- _STATED TASK 1_
Using the passage on pirates, terrorists and the Pentagon, answer:
(a) Which weapons systems has the Pentagon insisted on to handle the China threat?
(b) What does C4 stand for?
(c) Which two figures did Colin Powell say he was down to?
- _STATED TASK 2_
Please render this sentence from the passage on pirates, terrorists and the Pentagon in Spanish: "The end of the Cold War created a crisis of mission for NATO."
- _STATED TASK 3_
Carry the passage on pirates, terrorists and the Pentagon forward from its last sentence with one more paragraph.

- _PASSAGE SHOWN_
========================

Terrorists on land and at sea are useful in another way. Precisely because they are not states but dispersed entities, pirates and terrorists can serve better to justify both a global war and a new military doctrine. The Pentagon has insisted on expensive but rather old-fashioned weapons systems to handle the rising China threat: advanced aircraft carriers, huge naval destroyers, and new nuclear submarines. A dispersed threat, meanwhile, requires a dispersed defense: U.S. military bases (reconfigured as "lily pads" the better for jumping off from), rapid response units, new C4 (command, control, communication, and computers) capabilities. It also justifies a new military doctrine that emphasizes speed over position. Obama has endorsed these changes. They will enable the Pentagon to respond rapidly to threats to U.S. economic interests, whether paramilitary attacks against pipelines in the Gulf of Guinea and Colombia, territorial disputes affecting shipping lanes in Southeast Asia, or pirates in the Straits of Malacca.

The end of the Cold War created a crisis of mission for NATO. What was its need when the Soviet Union no longer existed? But this crisis of mission could be applied to the Pentagon more generally. The celebrated second front at the Korean demilitarized zone lost its purpose when South Korea no longer considered North Korea an enemy. The China threat diminished considerably when Beijing became the leading trade partner of all countries in the region. Cuba no longer possessed any threat potential beyond sending boatloads of refugees to the Florida shore. Saddam Hussein is dead and gone. Colin Powell famously said in the wake of the first Gulf War, "I'm running out of villains. I'm down to Kim Il Sung and Castro." Osama bin Laden came along just in time for the Bush administration. The Somali pirates are the Pentagon's latest lifeline.

========================

- _DATA EXCERPT_
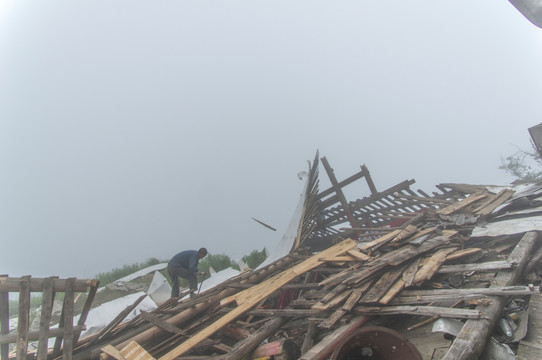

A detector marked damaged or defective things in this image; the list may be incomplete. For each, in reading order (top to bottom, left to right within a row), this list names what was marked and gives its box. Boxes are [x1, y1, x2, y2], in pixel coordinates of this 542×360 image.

========================

- _TASK RESULT 1_
(a) Advanced aircraft carriers, huge naval destroyers, and new nuclear submarines.
(b) Command, control, communication, and computers.
(c) Kim Il Sung and Castro.

- _TASK RESULT 2_
El fin de la Guerra Fría creó una crisis de misión para la OTAN.

- _TASK RESULT 3_
Maintenance of high military spending, whether to further the neoconservatives' "hard" imperial aims or the neoliberals' "soft" hegemonic economic goals, requires villains of comparably great stature. Castro's brother and Kim Il Sung's son just won't do. If al-Qaeda didn't exist, Washington would have had to create it (which it helped do by providing Osama bin Laden with weapons in the 1980s). And if the Barbary pirates hadn't existed 200 years ago, conservative historians would have had to create them as well. Indeed, in their construction of Islamic terrorists out of rather ordinary pirates, they have in fact done precisely that.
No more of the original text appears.